Techniques used by burglars include:
- Google streetview – enables thieves to case properties in advance without any exposure.
- Techniques common to stalkers, to ID vulnerable properties or assets.
- Searches on Facebook and Twitter can be tailored to ID target user groups when they leave local jurisdictions and are therefore likely to be out of the country.
- Foursquare broadcasting when individuals are at transit locations such as airports and stations. Combine these to build individual movement profiles.
- Facebook’s ‘Open Graph’ search is a superhighway to targeting user profiles with publicly exposed data.
- Location tagging – Mobile phone apps increasingly defaulting to broadcast location.
- Document and image meta data such as ‘EXIF’ embedded into image files.
What can you do to stop this is not as easy as you think. Trying to rein in this data once ousted is almost impossible. Facebook is merciless in holding onto your data and exposing it at their leisure when they elect to change their privacy rules as they have done many times.
Peer pressure makes it hard to get friends to respect your privacy and not post photos and other revealing data about you. Anonymity is not as simple as people think. A Photo today often gives away more than it reveals on the surface, just got to http://www.findexif.com/ to find out what digital delights are contained in an image file, such as GPS location etc.
Its better late than never so maybe try some of the following:
- Stop using Facebook, this is probably a tall order but it represents the world’s largest surveillance platform. At least lock down your privacy settings and be VERY selective over whom you ‘friend’. Maybe it’s time to cull some of those less familiar connections and start going for trusted quality rather than ego pumping quantity. Also stop sharing with friends of ‘friends’.

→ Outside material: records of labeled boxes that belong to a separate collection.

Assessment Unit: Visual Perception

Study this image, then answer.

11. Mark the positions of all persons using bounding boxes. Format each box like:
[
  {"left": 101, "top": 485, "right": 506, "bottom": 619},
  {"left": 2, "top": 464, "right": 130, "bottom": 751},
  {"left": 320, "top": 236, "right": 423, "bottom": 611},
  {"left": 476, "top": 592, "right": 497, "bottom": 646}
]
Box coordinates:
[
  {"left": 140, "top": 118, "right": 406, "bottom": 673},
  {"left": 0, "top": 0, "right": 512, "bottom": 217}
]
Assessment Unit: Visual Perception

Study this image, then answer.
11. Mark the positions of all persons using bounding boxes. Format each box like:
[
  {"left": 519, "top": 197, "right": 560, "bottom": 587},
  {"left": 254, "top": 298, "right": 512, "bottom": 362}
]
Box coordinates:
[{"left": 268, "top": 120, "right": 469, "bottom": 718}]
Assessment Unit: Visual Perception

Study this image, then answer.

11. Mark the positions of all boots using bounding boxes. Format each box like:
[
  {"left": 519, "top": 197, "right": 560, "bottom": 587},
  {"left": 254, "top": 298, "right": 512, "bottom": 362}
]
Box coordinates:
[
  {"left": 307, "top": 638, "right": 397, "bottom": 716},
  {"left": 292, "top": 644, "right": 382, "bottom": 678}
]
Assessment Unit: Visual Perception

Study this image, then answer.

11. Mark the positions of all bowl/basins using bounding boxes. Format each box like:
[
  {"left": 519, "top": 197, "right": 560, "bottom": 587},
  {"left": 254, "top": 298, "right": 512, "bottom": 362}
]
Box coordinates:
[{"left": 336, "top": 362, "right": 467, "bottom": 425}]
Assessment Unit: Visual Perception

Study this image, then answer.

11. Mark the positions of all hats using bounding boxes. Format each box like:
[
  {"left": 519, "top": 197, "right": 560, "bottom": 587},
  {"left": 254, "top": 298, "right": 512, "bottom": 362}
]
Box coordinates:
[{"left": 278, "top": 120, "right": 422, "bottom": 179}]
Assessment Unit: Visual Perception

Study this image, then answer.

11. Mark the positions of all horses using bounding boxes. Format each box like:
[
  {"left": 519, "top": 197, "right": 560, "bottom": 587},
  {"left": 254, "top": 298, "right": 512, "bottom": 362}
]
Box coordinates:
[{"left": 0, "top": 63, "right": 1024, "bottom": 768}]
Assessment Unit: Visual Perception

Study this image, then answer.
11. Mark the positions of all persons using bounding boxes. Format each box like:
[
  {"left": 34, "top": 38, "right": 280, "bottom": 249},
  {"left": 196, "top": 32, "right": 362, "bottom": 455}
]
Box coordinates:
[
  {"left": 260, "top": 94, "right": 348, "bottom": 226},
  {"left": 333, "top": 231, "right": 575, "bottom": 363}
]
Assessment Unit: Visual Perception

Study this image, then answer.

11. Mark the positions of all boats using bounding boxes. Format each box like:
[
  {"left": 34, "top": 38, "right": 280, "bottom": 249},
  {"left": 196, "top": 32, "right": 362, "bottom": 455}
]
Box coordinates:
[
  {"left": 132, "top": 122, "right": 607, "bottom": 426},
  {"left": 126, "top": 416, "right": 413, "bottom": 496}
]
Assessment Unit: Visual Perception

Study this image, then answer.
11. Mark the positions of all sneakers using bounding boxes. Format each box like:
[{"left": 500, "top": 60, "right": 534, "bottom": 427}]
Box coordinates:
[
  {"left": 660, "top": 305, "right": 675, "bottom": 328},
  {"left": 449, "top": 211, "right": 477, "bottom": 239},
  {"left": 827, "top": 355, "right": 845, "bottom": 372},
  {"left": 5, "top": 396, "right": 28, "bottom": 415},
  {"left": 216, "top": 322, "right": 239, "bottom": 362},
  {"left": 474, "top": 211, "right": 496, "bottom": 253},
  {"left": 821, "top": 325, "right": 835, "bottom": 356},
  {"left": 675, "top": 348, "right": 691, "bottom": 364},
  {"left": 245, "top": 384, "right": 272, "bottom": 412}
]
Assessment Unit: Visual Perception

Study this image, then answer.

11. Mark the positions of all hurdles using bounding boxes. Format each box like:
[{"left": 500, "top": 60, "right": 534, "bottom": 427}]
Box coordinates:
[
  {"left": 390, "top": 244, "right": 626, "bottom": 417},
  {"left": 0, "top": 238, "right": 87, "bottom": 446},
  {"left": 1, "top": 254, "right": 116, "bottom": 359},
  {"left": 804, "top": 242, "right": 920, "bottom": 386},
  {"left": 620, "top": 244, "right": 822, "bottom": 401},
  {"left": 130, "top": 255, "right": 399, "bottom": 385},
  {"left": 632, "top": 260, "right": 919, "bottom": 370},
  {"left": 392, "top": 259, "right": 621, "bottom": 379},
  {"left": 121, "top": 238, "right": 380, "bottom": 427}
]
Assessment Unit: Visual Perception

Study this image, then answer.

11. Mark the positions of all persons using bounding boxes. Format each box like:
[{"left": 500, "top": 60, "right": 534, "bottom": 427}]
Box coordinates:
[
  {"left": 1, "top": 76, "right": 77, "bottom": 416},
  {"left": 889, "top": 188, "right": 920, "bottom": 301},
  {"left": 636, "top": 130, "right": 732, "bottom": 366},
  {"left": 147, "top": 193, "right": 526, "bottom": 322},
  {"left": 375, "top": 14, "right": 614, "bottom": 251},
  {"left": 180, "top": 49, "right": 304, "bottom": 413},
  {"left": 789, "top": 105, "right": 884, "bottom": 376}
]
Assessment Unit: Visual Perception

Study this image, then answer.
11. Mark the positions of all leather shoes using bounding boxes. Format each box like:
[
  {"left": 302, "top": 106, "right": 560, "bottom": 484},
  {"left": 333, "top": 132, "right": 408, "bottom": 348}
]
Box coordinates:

- Stop using Google GMail, or associated free document collaboration services. Google scans all your communications and this is you also imposing exposure on those you chose to communicate with as you are inviting them into this surveillance trap.
- Do not share movement information such as vacations, or if you must do so retrospectively NOT real time.
- Proactively search for and disable location sharing functionality on your mobile apps and social media platforms.
- If a mobile app or online social media platform does not allow you to disable location sharing, delete it.
- Use a VPN proxy to obfuscate your location. There are plenty of free ones out there, see a good article on the subject ‘Why you should start using a VPN’
- Improve your home security. Use technology in your favour such as WiFi camera’s that can monitor your home and capture video. If you do get burgled then at least you can have evidence. But PLEASE make sure you are relaying the data to a secure file share NOT saving it to your home server which is likely to get stolen!!
- Remember the biggest deterrent to Burglars is VISIBLE alarm systems. These will deflect 90% according to industry insights.
- Create clear mental demarcation lines so you become discounted about what you do online and also apply this to how you relate to other peoples data.
- Stop posting information just for the sake of it. It all adds up, whether it is about you or someone else.
- Anonymity DOES NOT EXIST in a Big Data world. Nothing you put up will be anonymous for long.
The biggest thing you can do is start leading by example, start turning off the firehouse of your own PII flooding into the public domain.